Cybercrime is now a persistent and growing threat in Australia. In the past year alone, large-scale cyberattacks have exposed the personal data of millions of Australians, with breaches impacting sectors ranging from healthcare and financial services to major consumer and transport platforms.
New research from Cohesity shows that Australian organisations are now experiencing the highest rate of material cyberattacks globally. More than eight in ten (85%) businesses have reported a materially impactful cyberattack within the past 12 months, well above the global average of 54%. Alarmingly, 41% of these enterprises were repeat victims, demonstrating the escalating cyber threat and the urgent need for stronger cyber resilience strategies in Australia.
The scale of cyber risk
The business impact is severe. Almost all affected Australian enterprises (91%) report revenue loss following an attack, with a third losing up to 10% of annual revenue. Leadership teams also face intense scrutiny, with more than three-quarters of private organisations reporting board-level pressure to remove senior executives after a breach.
The business impact extends beyond financial fallout or regulatory pressure. More than 40% of organisations lost clients directly due to cyberattacks, with nearly one in ten losing over 15% of their customer base.
The cost of cyberattacks
Critical sectors like healthcare and financial services remain prime targets. Last year's attacks on major superannuation funds, including AustralianSuper and Rest, exposed thousands of member accounts, a reminder that even highly regulated institutions are not immune.
These examples expose a deeper problem: Australia's cyber resilience is not keeping pace with the threat. As artificial intelligence lowers the barrier to entry for cybercriminals and accelerates the scale of attacks, the risks facing organisations will only intensify. The question is no longer if a breach will occur, but how well businesses are prepared to respond.
The new playbook for cyber resilience
Cyber risk looks different for every industry, but the foundations of resilience are the same: reduce exposure, recover fast, and know your data. Yet many organisations are still underprepared. Cohesity research shows only 56% of Australian businesses are fully confident in their cyber resilience strategy, while more than half admit their recovery plans need testing.
Here is a simpler, more practical playbook for leaders.
1. Protecting data is the critical first step in reducing cyber risk, but many organisations struggle because you cannot secure what you cannot see. With data sprawling across cloud, SaaS, and on-premises systems, gaps appear. Businesses should consolidate data protection across environments to reduce complexity, close security blind spots, and limit the attack surface.
2. Ensure data is always recoverable. Backups are a prime target for attackers. To ensure data can be restored when it matters most, organisations must lock down backups with measures like immutability, access controls, and separation of duties. Fast, reliable recovery reduces downtime and removes leverage from ransomware groups.
3. Detect and investigate threats. Cyber resilience is not just about recovery; it is about early warning. Regularly scanning backups and environments for malware or suspicious changes helps organisations spot threats sooner, validate data integrity, and respond before damage spreads.

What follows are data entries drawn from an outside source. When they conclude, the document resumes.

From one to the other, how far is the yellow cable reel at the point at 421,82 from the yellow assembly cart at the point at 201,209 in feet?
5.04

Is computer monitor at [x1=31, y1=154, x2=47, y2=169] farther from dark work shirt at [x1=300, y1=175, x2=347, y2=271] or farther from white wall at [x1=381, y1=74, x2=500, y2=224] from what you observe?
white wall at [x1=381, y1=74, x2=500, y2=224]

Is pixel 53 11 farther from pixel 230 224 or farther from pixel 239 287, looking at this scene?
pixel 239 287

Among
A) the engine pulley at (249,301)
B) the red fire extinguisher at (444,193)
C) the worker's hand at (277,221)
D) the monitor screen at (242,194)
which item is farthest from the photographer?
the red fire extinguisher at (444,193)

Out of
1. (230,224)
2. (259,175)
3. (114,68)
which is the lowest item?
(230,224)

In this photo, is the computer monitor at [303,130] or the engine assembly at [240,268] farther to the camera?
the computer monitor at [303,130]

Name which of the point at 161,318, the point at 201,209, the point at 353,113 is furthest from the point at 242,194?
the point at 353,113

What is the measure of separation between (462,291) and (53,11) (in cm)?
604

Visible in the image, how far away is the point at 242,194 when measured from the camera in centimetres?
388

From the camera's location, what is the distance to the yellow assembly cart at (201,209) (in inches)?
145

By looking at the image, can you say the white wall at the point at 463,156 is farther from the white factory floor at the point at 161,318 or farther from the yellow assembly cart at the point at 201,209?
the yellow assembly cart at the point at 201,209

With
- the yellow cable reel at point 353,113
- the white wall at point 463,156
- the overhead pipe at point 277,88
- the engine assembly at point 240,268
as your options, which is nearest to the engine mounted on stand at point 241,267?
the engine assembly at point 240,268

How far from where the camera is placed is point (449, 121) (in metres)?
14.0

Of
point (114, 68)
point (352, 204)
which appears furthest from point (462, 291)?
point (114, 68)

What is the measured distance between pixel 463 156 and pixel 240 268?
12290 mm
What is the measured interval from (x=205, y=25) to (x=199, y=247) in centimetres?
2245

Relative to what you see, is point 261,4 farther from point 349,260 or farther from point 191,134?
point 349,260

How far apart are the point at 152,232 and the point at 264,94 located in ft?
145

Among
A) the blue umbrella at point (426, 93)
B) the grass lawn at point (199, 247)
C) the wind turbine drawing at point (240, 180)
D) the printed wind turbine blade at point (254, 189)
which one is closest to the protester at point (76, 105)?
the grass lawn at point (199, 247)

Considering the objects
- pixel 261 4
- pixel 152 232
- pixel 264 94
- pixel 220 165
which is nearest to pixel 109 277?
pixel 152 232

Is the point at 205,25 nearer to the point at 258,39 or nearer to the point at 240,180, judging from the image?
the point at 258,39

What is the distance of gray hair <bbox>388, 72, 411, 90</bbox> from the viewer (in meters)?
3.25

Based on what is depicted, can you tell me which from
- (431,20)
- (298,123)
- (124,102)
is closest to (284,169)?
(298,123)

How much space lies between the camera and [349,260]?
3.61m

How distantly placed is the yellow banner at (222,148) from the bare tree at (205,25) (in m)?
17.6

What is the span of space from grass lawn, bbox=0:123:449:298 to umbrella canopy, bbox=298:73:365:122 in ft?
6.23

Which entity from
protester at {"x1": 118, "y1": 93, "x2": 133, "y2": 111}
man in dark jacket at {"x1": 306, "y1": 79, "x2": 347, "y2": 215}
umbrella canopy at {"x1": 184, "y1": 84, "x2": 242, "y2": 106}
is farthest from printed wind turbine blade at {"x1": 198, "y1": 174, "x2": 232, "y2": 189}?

4. Make identity resilience a key component of cyber resilience. Identity-based attacks such as credential theft have become a leading attack vector, and it is time for all organisations to prioritise identity resilience, a fundamental but often overlooked component of cyber resilience. When identity systems are compromised, the impact can be immediate, denying businesses access to critical digital infrastructures. Businesses should adopt a more comprehensive and modern approach that can proactively strengthen identity security posture, stop identity-driven attacks in real time, and accelerate recovery with confidence before, during, and after an attack.
5. Practise application resilience to ensure your organisation can effectively respond to and recover from cyber incidents. You would not run a fire drill for the first time during a fire. Organisations need to regularly practise cyber recovery so teams know exactly what to do under pressure. Automated recovery workflows and secure testing environments help businesses rehearse safely and confidently.
6. Optimise data risk posture. Not all data carries the same risk. By identifying where sensitive or regulated data lives, and how it is protected, organisations can assess impact faster during a breach, respond to regulators and customers with confidence, and reduce overall exposure.
Resilience is a mindset
Recovering from cyberattacks and ransomware can be challenging. Cybercriminals are constantly adapting, driven by financial gain, to breach systems and steal data. The primary goal should be to restore operations quickly while safeguarding both data and the brand's reputation.
There are established best practices that can help prevent data loss and streamline the investigation process. By basing incident response plans on concrete facts and data, the organisation can ensure it remains strong, adaptable, and ready for various challenges.
The goal is simple: restore operations quickly, protect customer trust, and remove the pressure to pay a ransom. With the right preparation, recovery becomes a business process, not a crisis.